Do smaller organizations suffer from these symptoms? I think less so. Small organizations have easier and more efficient collaboration and communication as fewer people are involved and the process is more manageable. Cross functional issues pop-up less as many employees fulfill various positons and titles.  They don’t suffer from money color issues since usually the divisions boundaries are clear, and to be honest, they don’t have that much to begin with. Which leads me to the final difference, since they don’t have much to begin with, they won’t find them self-spending just to justify – in other words. Every penny is well used. On the other hand, small organizations suffer constantly from the short blanket syndrome since their demands are almost 100% of the times larger than their resources.

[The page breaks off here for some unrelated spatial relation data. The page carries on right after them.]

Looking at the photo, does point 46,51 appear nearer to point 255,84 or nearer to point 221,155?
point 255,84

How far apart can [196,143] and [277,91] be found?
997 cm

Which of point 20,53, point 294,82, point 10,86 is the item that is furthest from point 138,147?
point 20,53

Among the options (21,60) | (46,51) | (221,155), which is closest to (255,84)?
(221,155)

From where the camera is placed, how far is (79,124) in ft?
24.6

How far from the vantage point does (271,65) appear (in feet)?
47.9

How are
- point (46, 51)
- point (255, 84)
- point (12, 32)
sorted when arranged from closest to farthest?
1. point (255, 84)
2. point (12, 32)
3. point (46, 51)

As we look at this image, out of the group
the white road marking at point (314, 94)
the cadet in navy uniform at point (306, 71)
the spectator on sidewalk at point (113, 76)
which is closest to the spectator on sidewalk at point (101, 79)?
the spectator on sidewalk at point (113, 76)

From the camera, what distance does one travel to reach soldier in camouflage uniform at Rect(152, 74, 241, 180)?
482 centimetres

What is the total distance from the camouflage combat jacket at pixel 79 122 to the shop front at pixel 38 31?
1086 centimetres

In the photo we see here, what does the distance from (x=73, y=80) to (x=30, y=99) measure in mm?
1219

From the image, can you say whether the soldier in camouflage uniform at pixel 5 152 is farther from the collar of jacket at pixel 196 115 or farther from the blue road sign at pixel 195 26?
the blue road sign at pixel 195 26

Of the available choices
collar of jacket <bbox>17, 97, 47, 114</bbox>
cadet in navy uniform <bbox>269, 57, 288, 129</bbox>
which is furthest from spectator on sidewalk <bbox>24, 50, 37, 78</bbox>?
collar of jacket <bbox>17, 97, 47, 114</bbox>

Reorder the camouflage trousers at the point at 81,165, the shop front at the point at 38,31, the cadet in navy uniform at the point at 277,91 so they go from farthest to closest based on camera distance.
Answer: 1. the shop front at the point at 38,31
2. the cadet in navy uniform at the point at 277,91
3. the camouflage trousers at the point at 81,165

In conclusion, while it is essential to have a proper budget plan, the ability to manage change and the implications of change on the organization are as crucial as having a plan to begin with. In case an organization doesn’t realize that defining a strategy is only a first step, and in the planning, it expects to an efficient strategy execution and results to follow without much effort, it must manage its budget at every moment. It must be aware of the build in liabilities and risks, and willing to accept change as a fixed factor.